- **Exercise requirements**:
1. Answer these questions from the chiropractic opinion:
(a) To whom is the opinion addressed?
(b) From what body must persons who want to practice chiropractic obtain a license?
(c) Which provision of law defines the practice of medicine?
2. Write the next part of the chiropractic opinion, starting after its last sentence.
[Extract]
BY: FRANK W. CLANCY, Attorney General

TO: Mr. C. W. Goebel, Belen, N. M.

CHIROPRACTIC.

Persons desirous of practicing chiropractic must obtain license from State Board of Health.

OPINION

{*286} I have received your letter of yesterday enclosing another from the National School of Chiropractice, which is not so written as to commend itself to the approval of any judicious mind. It is difficult for me to give any opinion as to the letter of the Secretary of the Medical Board, as I have not seen it, but I am quite sure that it would not justify the statement that he "does not know what he is talking about." I will not say that the writer of your letter from the National School of Chiropractice does not know what he is talking about, but I am quite sure that the opinion he expresses as to constitutional law is erroneous and misleading. He evidently has not examined the New Mexican statute on the subject of the practice of medicine, or he would not say that "Chiropractice is not the practice of medicine in any sense whatsoever."

Section 7 of Chapter 34 of the Laws of 1907 defines practice of medicine and covers any method of treating the sick and the use of "any drug, medicine, appliance or other agency, whether material or not material," with a view to receiving any compensation therefor. Your correspondent is correct in saying, in substance, that until our legislature authorized the practice of Osteopathy the Secretary of our Board of Health would have said the same thing of that art of healing that he now says of Chiropractice and he would have been correct.
[/Extract]
[Data records]
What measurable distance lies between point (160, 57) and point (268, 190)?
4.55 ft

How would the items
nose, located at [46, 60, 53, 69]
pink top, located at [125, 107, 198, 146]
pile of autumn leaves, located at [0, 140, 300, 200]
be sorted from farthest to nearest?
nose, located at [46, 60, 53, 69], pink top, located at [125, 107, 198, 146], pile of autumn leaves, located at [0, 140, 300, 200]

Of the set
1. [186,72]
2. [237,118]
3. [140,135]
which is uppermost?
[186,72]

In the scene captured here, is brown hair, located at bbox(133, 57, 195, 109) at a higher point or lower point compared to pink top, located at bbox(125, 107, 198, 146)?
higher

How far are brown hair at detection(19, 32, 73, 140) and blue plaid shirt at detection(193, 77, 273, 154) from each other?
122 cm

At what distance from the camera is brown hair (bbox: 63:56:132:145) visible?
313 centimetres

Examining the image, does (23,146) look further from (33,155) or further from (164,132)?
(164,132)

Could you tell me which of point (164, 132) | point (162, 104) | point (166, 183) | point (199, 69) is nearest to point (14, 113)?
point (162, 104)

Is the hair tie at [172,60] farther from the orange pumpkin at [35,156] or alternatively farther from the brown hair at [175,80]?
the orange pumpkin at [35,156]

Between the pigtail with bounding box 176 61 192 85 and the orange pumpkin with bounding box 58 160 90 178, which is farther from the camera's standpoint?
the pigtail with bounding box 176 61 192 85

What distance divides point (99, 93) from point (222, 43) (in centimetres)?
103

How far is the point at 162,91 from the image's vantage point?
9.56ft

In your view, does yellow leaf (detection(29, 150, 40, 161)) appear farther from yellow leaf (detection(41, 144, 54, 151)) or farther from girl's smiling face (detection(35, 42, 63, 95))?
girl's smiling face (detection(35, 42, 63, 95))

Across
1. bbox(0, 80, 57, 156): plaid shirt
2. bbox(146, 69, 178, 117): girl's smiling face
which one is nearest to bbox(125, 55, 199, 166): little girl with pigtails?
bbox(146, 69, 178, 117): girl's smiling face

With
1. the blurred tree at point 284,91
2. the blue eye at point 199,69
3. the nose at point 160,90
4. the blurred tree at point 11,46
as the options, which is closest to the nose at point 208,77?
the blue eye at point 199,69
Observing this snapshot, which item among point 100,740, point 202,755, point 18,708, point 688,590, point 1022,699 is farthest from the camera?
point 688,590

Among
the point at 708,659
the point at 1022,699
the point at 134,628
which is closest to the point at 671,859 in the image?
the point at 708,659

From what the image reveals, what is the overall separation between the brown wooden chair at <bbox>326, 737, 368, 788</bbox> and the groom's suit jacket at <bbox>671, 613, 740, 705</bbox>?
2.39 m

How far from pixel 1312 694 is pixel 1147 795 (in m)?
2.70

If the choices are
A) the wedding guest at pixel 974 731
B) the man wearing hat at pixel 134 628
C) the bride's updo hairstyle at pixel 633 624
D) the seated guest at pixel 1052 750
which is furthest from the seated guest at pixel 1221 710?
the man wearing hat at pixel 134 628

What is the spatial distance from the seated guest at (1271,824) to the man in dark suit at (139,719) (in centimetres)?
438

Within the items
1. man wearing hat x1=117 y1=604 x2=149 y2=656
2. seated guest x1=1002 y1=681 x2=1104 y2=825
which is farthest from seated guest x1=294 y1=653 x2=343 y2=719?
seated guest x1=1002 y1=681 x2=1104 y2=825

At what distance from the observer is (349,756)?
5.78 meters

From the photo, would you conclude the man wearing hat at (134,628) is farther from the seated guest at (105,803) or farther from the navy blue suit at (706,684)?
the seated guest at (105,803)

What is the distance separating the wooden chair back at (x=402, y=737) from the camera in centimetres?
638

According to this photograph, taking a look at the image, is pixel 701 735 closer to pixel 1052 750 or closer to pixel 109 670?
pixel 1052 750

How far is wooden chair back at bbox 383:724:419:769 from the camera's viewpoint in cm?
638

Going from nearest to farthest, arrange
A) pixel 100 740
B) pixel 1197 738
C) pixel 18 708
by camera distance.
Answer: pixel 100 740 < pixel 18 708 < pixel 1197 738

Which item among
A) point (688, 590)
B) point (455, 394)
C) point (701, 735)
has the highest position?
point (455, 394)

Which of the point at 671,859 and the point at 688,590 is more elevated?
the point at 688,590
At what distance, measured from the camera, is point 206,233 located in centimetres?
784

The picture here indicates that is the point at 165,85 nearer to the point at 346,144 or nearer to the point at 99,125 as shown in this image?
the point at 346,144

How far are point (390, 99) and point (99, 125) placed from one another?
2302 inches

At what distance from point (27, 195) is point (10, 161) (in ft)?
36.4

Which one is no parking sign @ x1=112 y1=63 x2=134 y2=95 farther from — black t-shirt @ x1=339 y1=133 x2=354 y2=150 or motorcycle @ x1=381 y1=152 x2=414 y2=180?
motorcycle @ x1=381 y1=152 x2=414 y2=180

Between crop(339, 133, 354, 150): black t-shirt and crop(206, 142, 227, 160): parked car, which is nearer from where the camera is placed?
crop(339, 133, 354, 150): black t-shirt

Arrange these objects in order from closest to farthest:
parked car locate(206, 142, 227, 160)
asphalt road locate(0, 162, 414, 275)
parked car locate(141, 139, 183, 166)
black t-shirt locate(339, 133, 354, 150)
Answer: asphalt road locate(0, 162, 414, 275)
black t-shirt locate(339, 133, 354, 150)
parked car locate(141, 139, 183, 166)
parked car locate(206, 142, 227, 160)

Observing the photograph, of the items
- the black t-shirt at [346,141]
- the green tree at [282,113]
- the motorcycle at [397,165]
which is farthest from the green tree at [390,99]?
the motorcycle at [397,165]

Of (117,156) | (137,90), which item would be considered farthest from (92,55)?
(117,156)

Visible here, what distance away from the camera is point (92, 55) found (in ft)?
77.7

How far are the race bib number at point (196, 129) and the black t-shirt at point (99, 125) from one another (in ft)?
[/Data records]
- **Answers to the exercise**:
1.
(a) Mr. C. W. Goebel, Belen, N. M.
(b) The State Board of Health.
(c) Section 7 of Chapter 34 of the Laws of 1907.

2.
I am unable to see how any person can practice the art of healing or treating the sick in any manner whatsoever, as a business, without complying with our statute and obtaining a license from the State {*287} Board of Health. He must demonstrate his fitness to receive such a license in accordance with the provisions of our laws, and he may use any method of healing or treating the sick which would not subject him to a charge of unprofessional conduct. Such statutes have been upheld by the courts whenever they have been questioned, and even by the Supreme Court of the United States.

I return herewith the letter which you enclosed with yours.

Chicago, Ill., September 22, 1913.

C. W. Goebel,

Belen, N.M.

Dear Student:

We hereby return the letter of the Secretary of the Medical Board, and wish to state right at the beginning that the secretary does not know what he is talking about when he says that Chiropractice cannot legally be practiced.

Any cross-roads lawyer can inform him that there can be no such thing on the statute books of any state in the Union, forbidding the carrying on of a certain line of healing.

The state can regulate the practice thereof, but it can never forbid it for that is against the constitution.

We prove to you the correctness of our statement by the letter of the secretary, for in that letter he states that Osteopaths can obtain license from the Board of Osteopathy.

We are sure that if this letter had been written ten years ago, or even five years ago, this secretary would have said the same thing of Osteopathy, that he is now saying of Chiropractice.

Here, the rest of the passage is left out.